Il y a des moments de profonde détresse, des saisons de douleur qui nous appellent à un travail intérieur en profondeur. Ce sont des traversées qui demandent du courage : celui de faire face aux blessures et aux traumas qui ont façonné nos mécanismes d’adaptation, ou encore celui, plus discret, de simplement ralentir, se déposer et écouter. Ces périodes peuvent nous plonger dans une forme de désolation, parfois frôler le désespoir. Comme en hiver, tout semble figé : le froid s’installe, le mouvement ralentit, et la vie paraît s’être retirée. Nous ne voyons plus que la dureté du gel, et il nous arrive de croire que quelque chose, en nous, s’est éteint — alors même que, sous la surface, quelque chose continue de vivre en silence.


Et puis, sans que l’on sache exactement quand, quelque chose bascule. Presque imperceptiblement. Comme si, sous la glace, la vie n’avait jamais cessé de circuler.


L’hiver porte pourtant une beauté particulière. Les rayons du soleil qui font miroiter le verglas, la douceur des arbres recouverts de neige — comme s’ils s’étaient présentés à un bal masqué — rappellent que même dans l’immobilité apparente, quelque chose de vivant demeure. Cette saison nous invite aussi à habiter autrement nos journées : à sortir, à sentir l’air vif emplir nos poumons, à laisser le froid colorer nos joues, puis à revenir se déposer, se nicher près d’une source de chaleur, une boisson chaude entre les mains, et à s’offrir des moments de présence, de rêverie, de retour à soi.


Avec l’arrivée du printemps, la lumière s’installe davantage et la neige fond. Elle laisse place à de nouveaux élans, à un désir de renouveau.


Cette année, je savoure particulièrement cette saison parce que j’ai été à l’écoute de mes besoins et des élans qui se manifestaient derrière les peurs et le doute — dans la continuité de cette saison de guérison que j’ai appris à reconnaître et à habiter. J’accueille avec gratitude l’amour qui se manifeste autour de moi et je prends le temps de reconnaître chaque avancée — me présenter à un entraînement même lorsque l’élan est plus fragile, ou constater que mon corps est aujourd’hui capable de beaucoup plus que ce qui était possible il y a quelques mois.

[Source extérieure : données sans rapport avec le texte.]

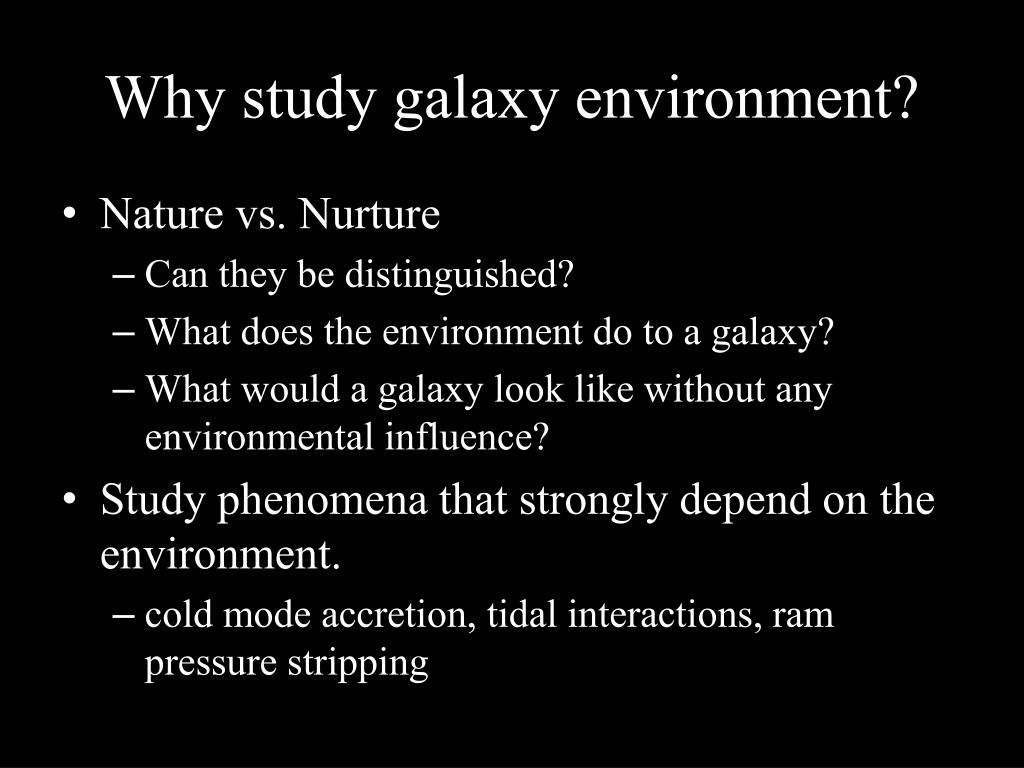 Why study galaxy environment?

• Nature vs. Nurture
– Can they be distinguished?
– What does the environment do to a galaxy?
– What would a galaxy look like without any environmental influence?

• Study phenomena that strongly depend on the environment.
– cold mode accretion, tidal interactions, ram pressure stripping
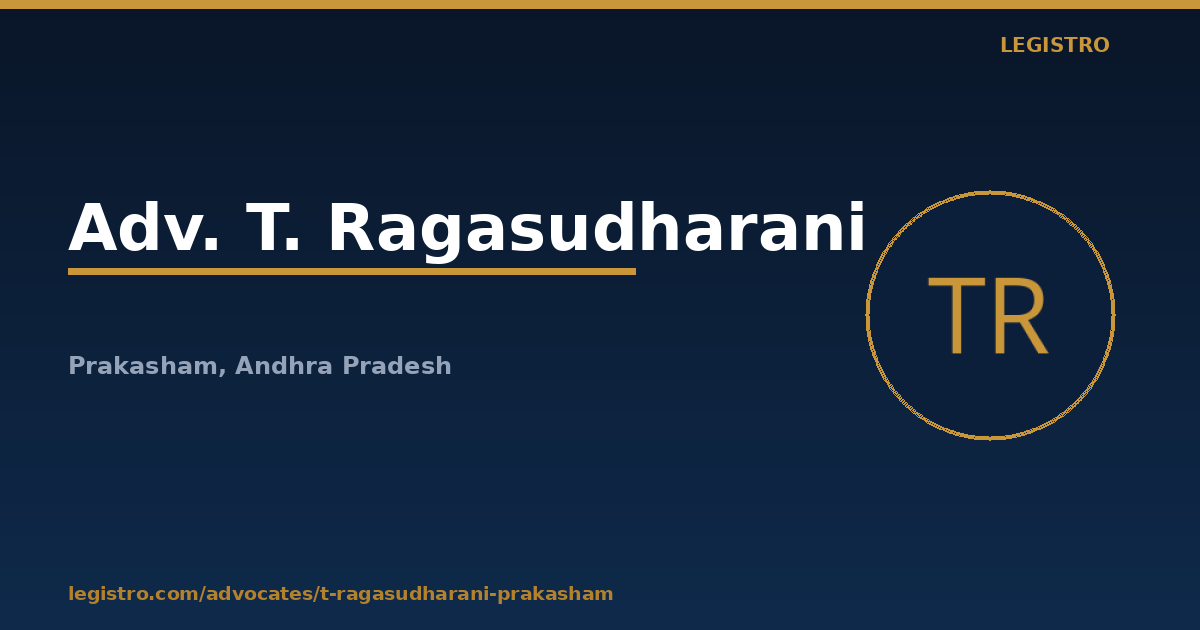 LEGISTRO

Adv. T. Ragasudharani

TR

Prakasham, Andhra Pradesh

legistro.com/advocates/t-ragasudharani-prakasham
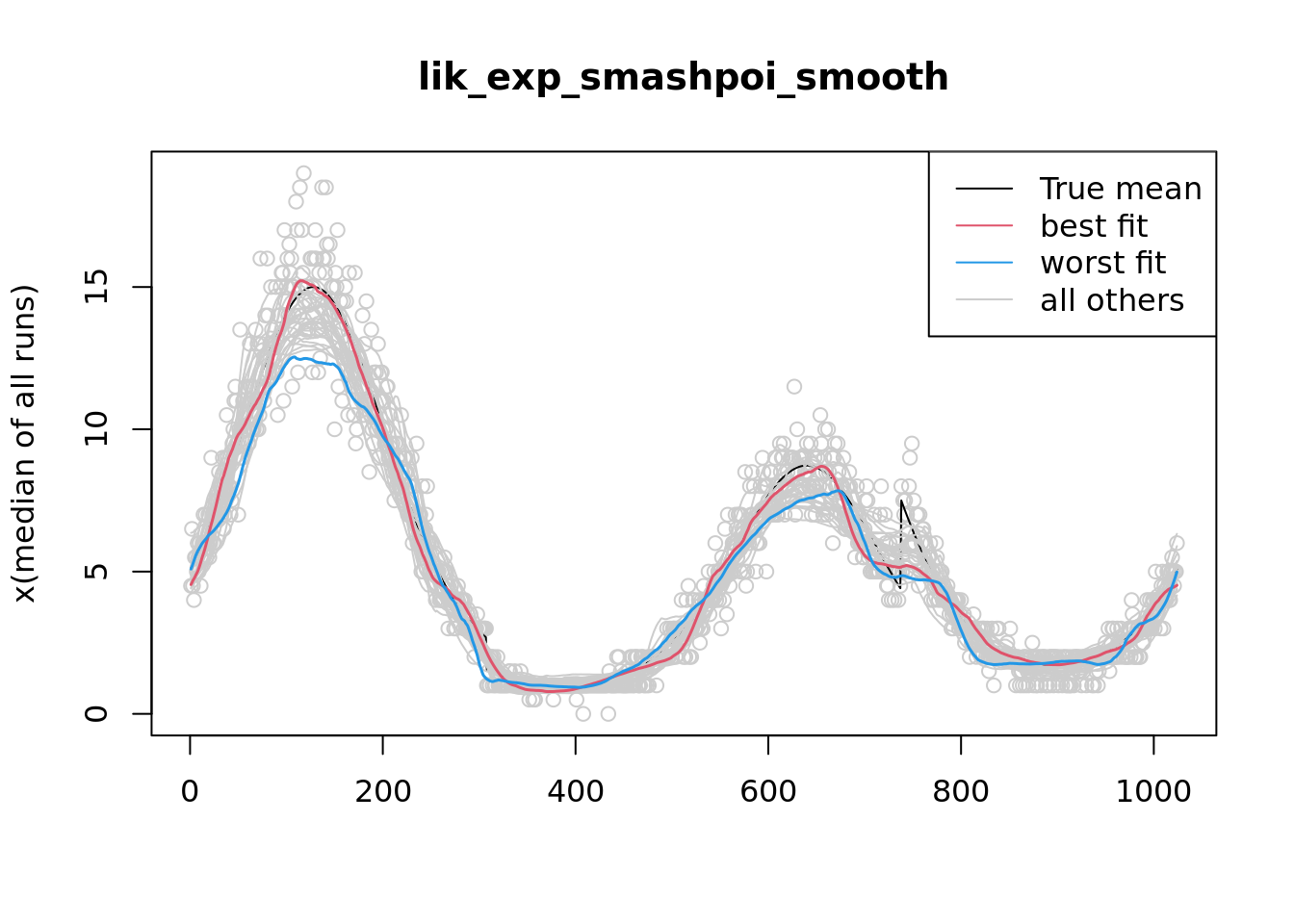 lik_exp_smashpoi_smooth

True mean
best fit
worst fit
all others

x(median of all runs)

0
5
10
15

0
200
400
600
800
1000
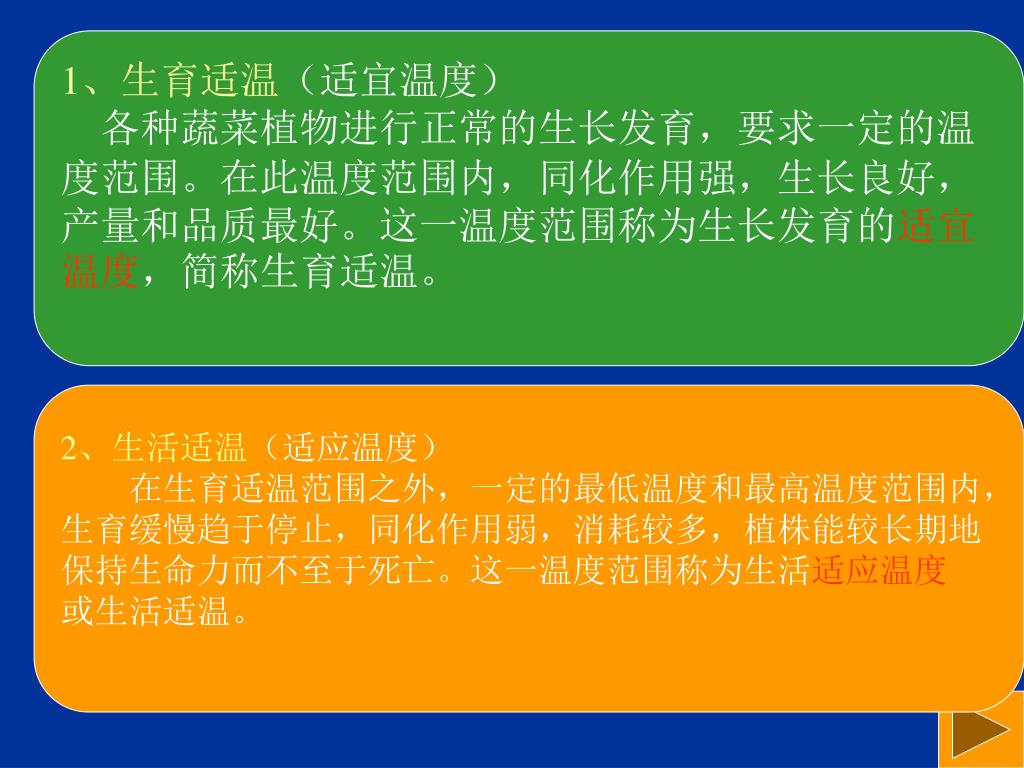 1、生育适温（适宜温度）

各种蔬菜植物进行正常的生长发育，要求一定的温度范围。在此温度范围内，同化作用强，生长良好，产量和品质最好。这一温度范围称为生长发育的适宜温度，简称生育适温。

2、生活适温（适应温度）

在生育适温范围之外，一定的最低温度和最高温度范围内，生育缓慢趋于停止，同化作用弱，消耗较多，植株能较长期地保持生命力而不至于死亡。这一温度范围称为生活适应温度或生活适温。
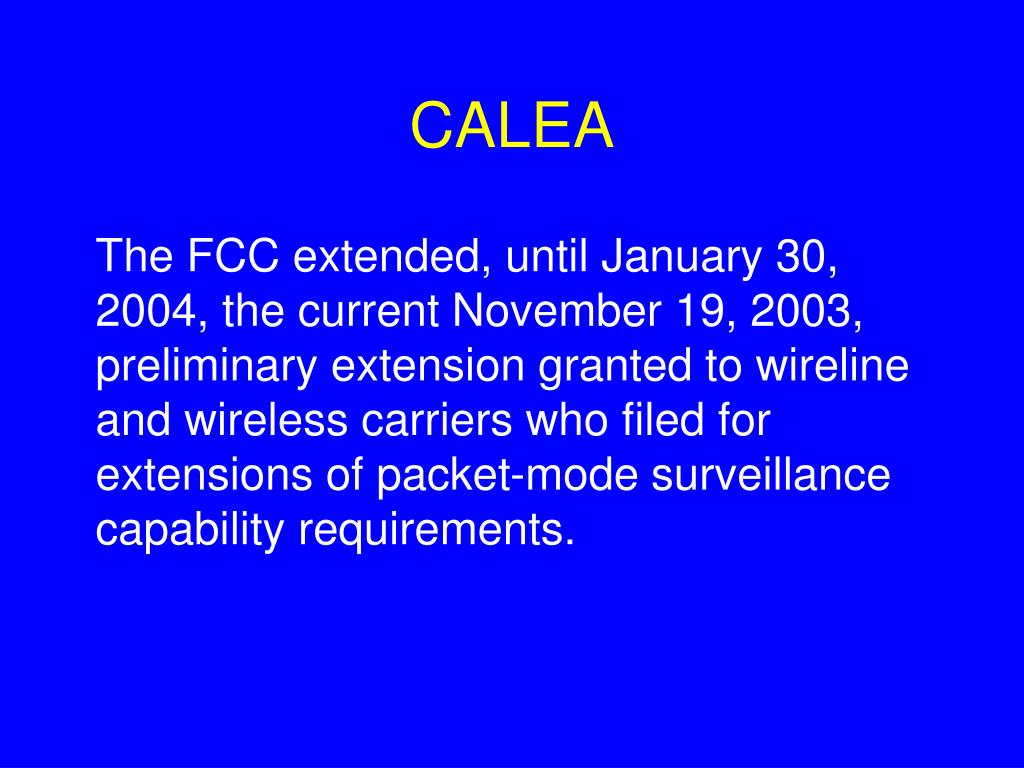 CALEA

The FCC extended, until January 30, 2004, the current November 19, 2003, preliminary extension granted to wireline and wireless carriers who filed for extensions of packet-mode surveillance capability requirements.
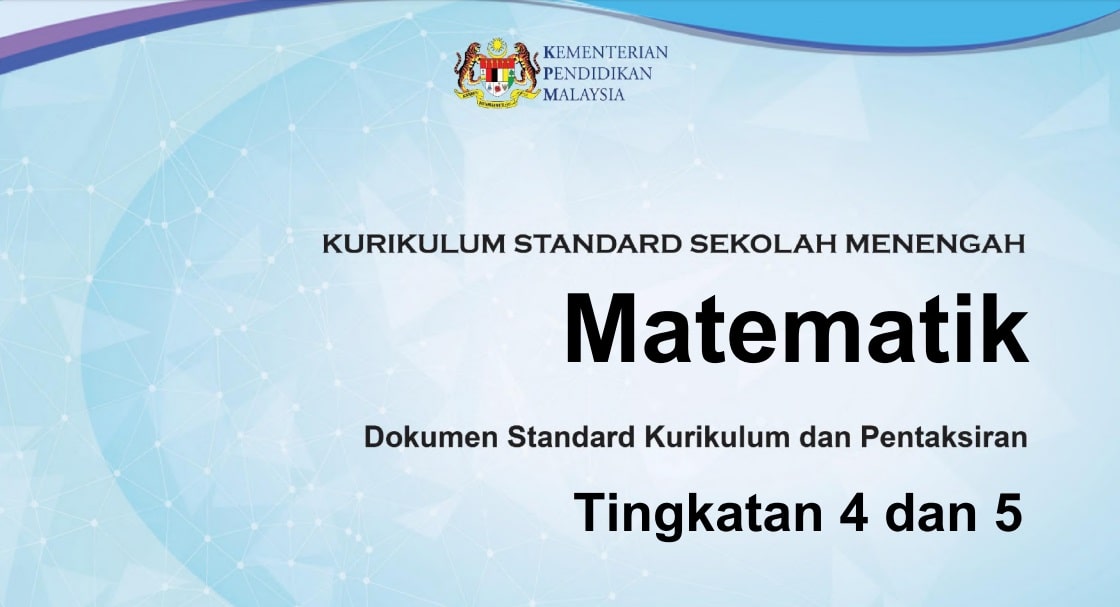 KEMENTERIAN
PENDIDIKAN
MALAYSIA

KURIKULUM STANDARD SEKOLAH MENENGAH

Matematik

Dokumen Standard Kurikulum dan Pentaksiran

Tingkatan 4 dan 5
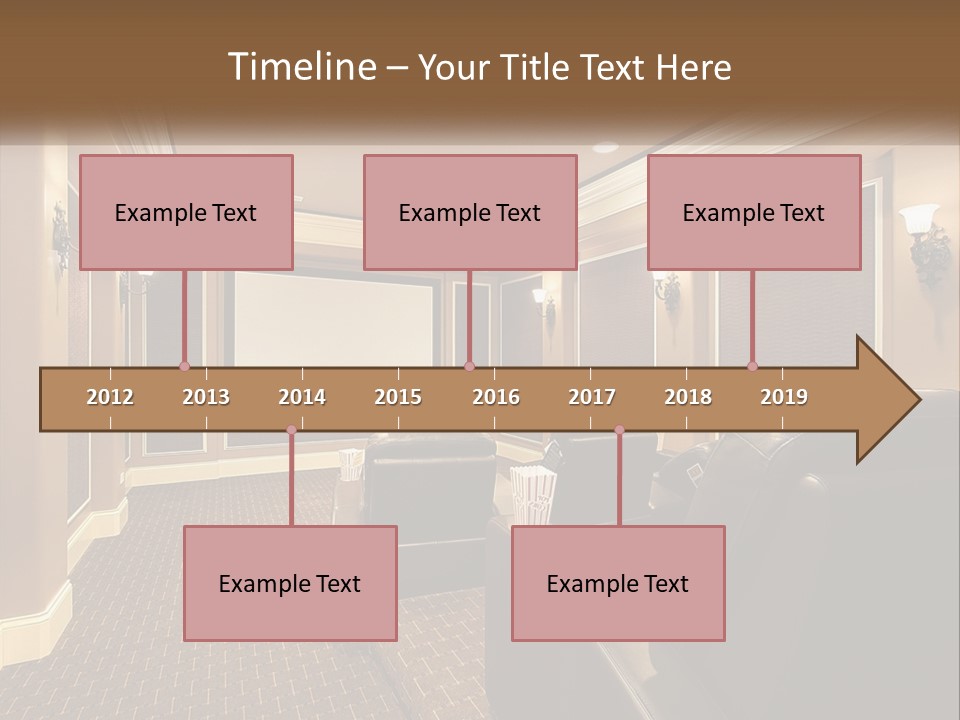 Timeline – Your Title Text Here

Example Text

Example Text

Example Text

2012 2013 2014 2015 2016 2017 2018 2019

Example Text

Example Text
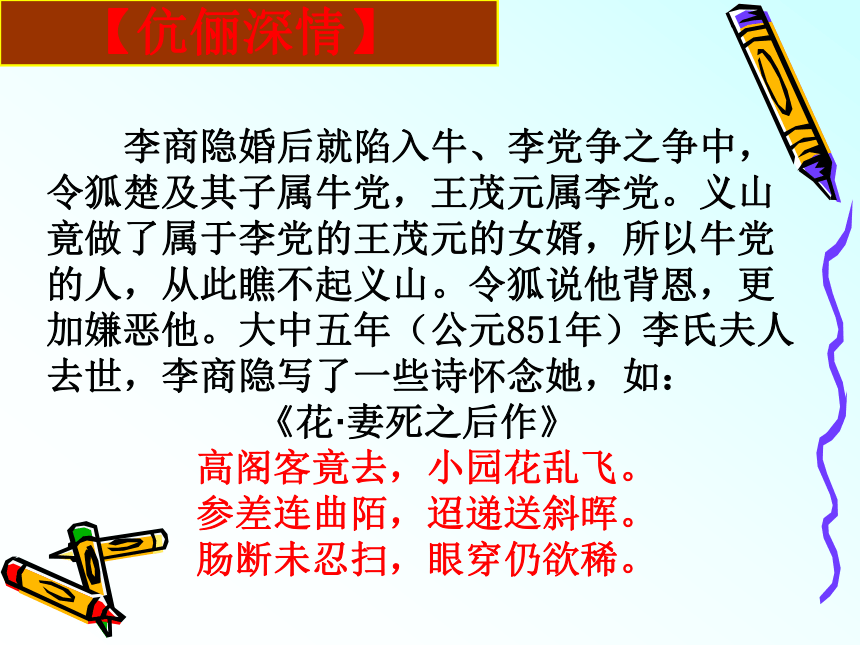 【伉俪深情】

李商隐婚后就陷入牛、李党争之争中，令狐楚及其子属牛党，王茂元属李党。义山竟做了属于李党的王茂元的女婿，所以牛党的人，从此瞧不起义山。令狐说他背恩，更加嫌恶他。大中五年（公元851年）李氏夫人去世，李商隐写了一些诗怀念她，如：

《花·妻死之后作》

高阁客竟去，小园花乱飞。
参差连曲陌，迢递送斜晖。
肠断未忍扫，眼穿仍欲稀。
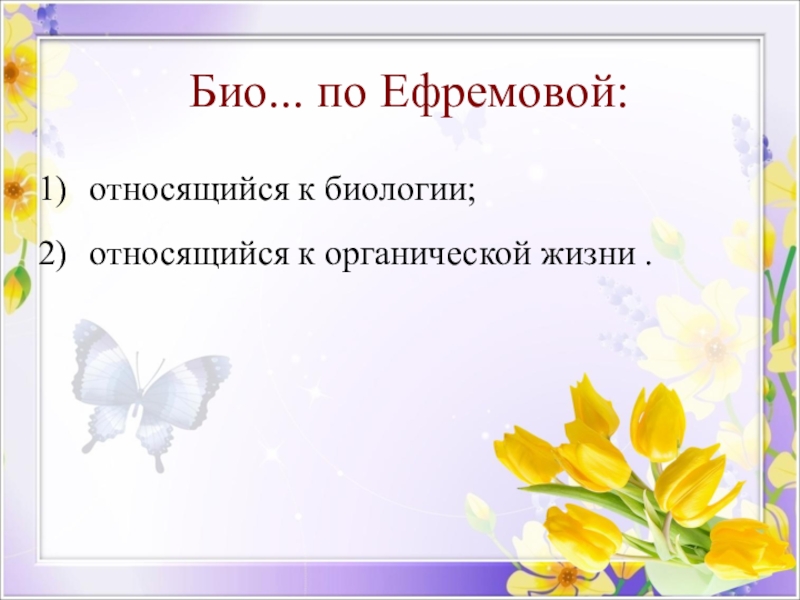 Био... по Ефремовой:

1) относящийся к биологии;

2) относящийся к органической жизни .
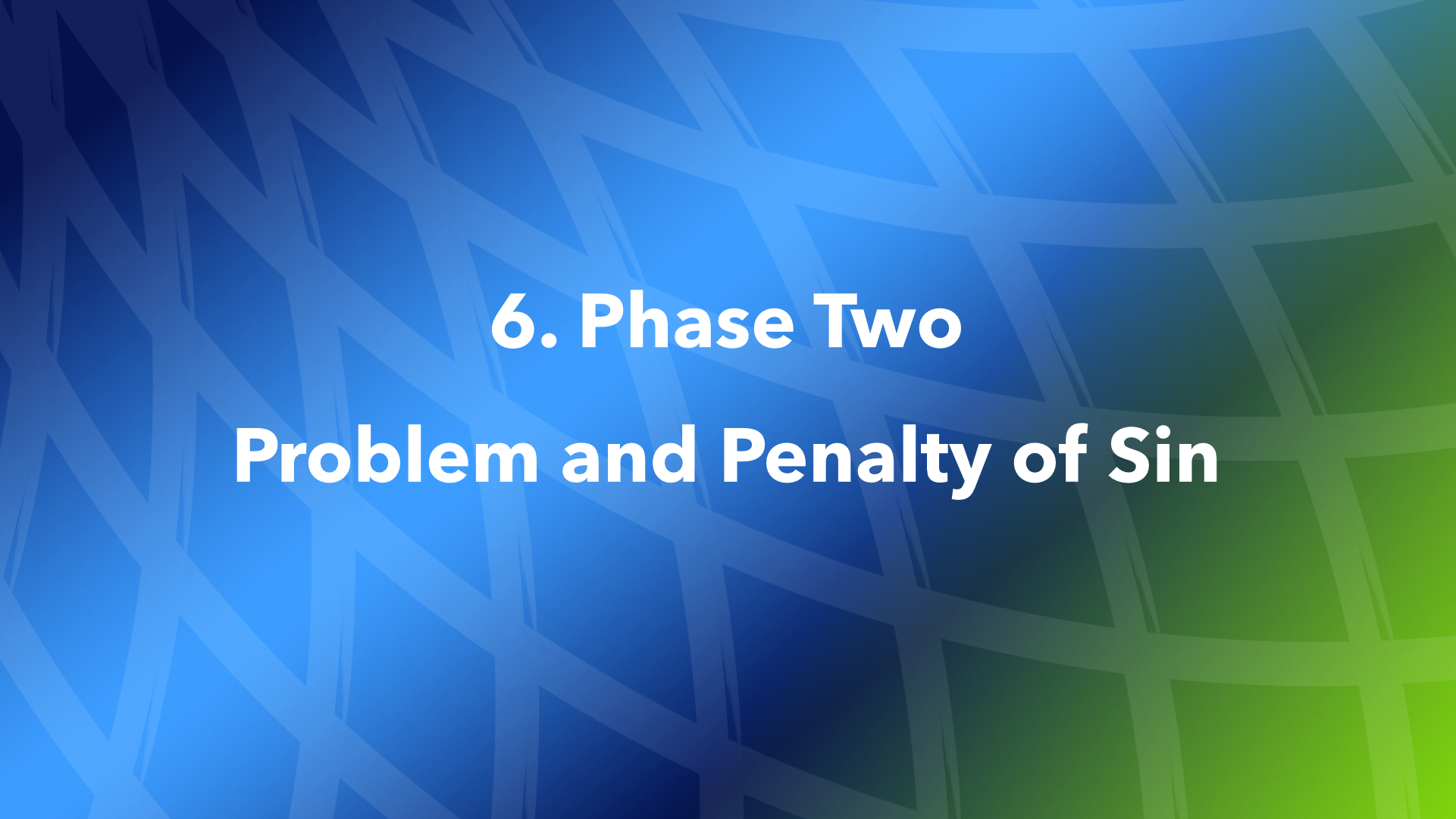 6. Phase Two

Problem and Penalty of Sin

Je savoure aussi la générosité et les perspectives de mon entourage, qui m’appuie et m’écoute. Je me rends disponible aux moments spontanés, j’ose dire oui à de nouvelles opportunités et je suis parfois étonnée de voir ce qui émerge simplement en étant présente, ouverte, et en connectant avec les autres de façon authentique. Mon cœur ressent davantage de joie et d’amour, et j’apprécie le rapprochement qui se tisse avec ma famille et mes amis.


Être humain, c’est peut-être justement cela : ne pas éviter les saisons plus rudes ni s’attacher uniquement à celles qui nous réchauffent, mais apprendre à reconnaître et à savourer chaque texture de notre expérience. Celles qui bousculent comme celles qui apaisent, celles qui nous transforment comme celles qui nous réconfortent.


Peut-être que vivre, ce n’est pas chercher une surface parfaite, mais apprendre à habiter pleinement toutes les textures de notre histoire.